Fasting Satisfies Our Hunger
I remember a time years ago when I longed so intensely to experience God's presence in a fuller measure that I began a fast. The fast ended after two days, but on the following day, I was amazed at the wonderful sense of intimacy with the Holy Spirit. Then I remembered reading that one of the benefits of fasting is the increased communion with God that occurs either during or after a fast.
A key passage in the New Testament about fasting is Luke 5:34-39, in which Jesus says that when He, the bridegroom leaves, they will fast. His disciples were not fasting then because they had His presence with them. Then follows Jesus' words, "No one puts a piece from a new garment on an old one; otherwise the new makes a tear."
Why did He put that parable following fasting? In the Old Testament fasting was often for repentance. In fact, the only fast specifically commanded was for the Day of Atonement.
In the New Testament, fasting would not be a ceremonial rite. It would be for drawing near Jesus, for seeking His presence in our lives and in the lives of others. Those in Antioch were fasting as a group while ministering to the Lord. (Acts 13:1-3)
I like the way Jesus ended the parable comparing the old way with the new. He said, "And no one, having drunk old wine, immediately desires new; for he says, 'The old is better'" (Luke 5:39). Indeed it is!
Mark Nysewander in The Fasting Key states, "The newest and greatest purpose for fasting in the kingdom of God is for communion with your absent bridegroom, the exalted Christ."
A friend said she would be fasting for a week. Just before she began the fast, she wrote, "I know I'll have a wonderful time this week with the Lord."

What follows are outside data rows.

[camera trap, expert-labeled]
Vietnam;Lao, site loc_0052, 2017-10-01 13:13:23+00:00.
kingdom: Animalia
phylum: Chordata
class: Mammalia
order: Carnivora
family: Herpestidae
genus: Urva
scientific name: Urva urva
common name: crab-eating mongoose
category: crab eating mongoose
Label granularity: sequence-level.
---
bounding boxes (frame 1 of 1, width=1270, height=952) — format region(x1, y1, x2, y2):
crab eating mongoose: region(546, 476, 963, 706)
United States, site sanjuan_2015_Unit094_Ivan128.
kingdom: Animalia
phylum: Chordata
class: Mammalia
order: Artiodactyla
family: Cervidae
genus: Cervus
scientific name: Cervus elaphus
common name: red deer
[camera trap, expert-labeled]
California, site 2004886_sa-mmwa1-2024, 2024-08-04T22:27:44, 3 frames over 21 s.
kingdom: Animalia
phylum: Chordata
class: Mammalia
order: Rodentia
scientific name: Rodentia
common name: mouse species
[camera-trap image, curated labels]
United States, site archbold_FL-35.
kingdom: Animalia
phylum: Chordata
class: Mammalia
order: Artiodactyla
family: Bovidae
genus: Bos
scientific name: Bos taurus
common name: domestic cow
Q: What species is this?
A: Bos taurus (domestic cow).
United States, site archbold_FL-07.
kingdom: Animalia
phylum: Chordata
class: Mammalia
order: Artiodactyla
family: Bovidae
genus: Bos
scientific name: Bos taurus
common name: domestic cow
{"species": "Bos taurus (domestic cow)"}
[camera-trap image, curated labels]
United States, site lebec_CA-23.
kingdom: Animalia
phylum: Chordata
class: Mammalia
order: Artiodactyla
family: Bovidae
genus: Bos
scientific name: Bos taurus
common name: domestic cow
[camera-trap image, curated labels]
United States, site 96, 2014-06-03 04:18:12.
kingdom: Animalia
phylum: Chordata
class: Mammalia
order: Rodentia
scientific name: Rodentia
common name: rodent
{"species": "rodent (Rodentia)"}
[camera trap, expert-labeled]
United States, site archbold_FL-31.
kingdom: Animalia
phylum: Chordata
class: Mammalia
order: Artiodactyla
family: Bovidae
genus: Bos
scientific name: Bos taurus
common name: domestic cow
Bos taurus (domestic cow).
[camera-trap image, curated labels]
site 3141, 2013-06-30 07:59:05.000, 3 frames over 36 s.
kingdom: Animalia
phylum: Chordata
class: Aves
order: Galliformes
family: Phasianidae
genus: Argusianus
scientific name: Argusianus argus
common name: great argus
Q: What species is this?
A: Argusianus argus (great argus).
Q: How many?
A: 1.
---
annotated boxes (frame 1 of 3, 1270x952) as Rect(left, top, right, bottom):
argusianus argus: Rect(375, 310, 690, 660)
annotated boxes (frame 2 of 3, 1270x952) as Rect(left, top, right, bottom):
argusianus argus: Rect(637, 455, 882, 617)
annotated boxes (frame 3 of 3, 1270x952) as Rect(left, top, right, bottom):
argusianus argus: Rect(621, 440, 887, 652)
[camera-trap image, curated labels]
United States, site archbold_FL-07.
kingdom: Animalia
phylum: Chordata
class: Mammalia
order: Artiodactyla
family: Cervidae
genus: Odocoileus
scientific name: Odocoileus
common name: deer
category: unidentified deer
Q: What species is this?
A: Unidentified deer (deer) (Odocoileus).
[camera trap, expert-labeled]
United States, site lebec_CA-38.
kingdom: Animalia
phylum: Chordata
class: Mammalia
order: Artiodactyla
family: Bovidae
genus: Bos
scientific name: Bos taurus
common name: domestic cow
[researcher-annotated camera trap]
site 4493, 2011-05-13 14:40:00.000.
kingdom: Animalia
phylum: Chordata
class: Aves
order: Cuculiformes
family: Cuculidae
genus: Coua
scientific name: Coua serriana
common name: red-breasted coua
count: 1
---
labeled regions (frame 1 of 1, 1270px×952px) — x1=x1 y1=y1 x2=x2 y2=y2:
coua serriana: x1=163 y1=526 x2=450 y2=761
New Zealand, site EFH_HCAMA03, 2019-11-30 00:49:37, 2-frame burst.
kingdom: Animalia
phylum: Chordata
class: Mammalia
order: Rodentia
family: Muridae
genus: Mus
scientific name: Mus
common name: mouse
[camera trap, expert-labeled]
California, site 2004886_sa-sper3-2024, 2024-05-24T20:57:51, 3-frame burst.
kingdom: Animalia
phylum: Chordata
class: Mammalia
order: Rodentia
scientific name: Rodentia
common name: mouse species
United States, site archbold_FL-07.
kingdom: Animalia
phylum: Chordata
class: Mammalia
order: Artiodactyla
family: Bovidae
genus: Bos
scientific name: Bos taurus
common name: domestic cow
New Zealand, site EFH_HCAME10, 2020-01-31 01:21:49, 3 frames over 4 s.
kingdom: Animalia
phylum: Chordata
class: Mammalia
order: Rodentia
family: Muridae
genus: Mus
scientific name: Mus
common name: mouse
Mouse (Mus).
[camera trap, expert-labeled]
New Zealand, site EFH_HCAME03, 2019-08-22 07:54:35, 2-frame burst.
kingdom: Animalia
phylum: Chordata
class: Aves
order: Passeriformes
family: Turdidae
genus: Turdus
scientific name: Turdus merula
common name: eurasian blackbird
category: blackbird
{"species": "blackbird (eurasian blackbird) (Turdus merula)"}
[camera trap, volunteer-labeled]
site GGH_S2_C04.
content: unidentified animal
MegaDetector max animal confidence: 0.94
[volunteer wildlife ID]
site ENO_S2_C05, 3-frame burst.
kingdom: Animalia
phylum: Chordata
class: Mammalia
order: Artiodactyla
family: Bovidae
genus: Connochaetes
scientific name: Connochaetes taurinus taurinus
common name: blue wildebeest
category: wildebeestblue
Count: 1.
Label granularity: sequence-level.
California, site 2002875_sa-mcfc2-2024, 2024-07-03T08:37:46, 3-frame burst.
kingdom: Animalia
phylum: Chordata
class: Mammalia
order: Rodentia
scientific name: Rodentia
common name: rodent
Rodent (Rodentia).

A young man told me, "I think the reason to fast is because you want to feast at a much richer banquet table. The feast for our spirit while we're fasting can be much more rewarding than food for our physical bodies."
Self-denial that pleases the Lord is that done out of love. Fasting is one way we can tell God, "I desire You more than food." Or perhaps we're saying, "I desire Your presence, Your Spirit working in another's life, more than food."
Dear Lord, I fast as You said I would because I would rather have more of Your Spirit in my life than anything else.
"Draw near to God, and He will draw near to you" (James 4:8).
"My soul will be satisfied as with the richest of foods" (Psalm 63:5).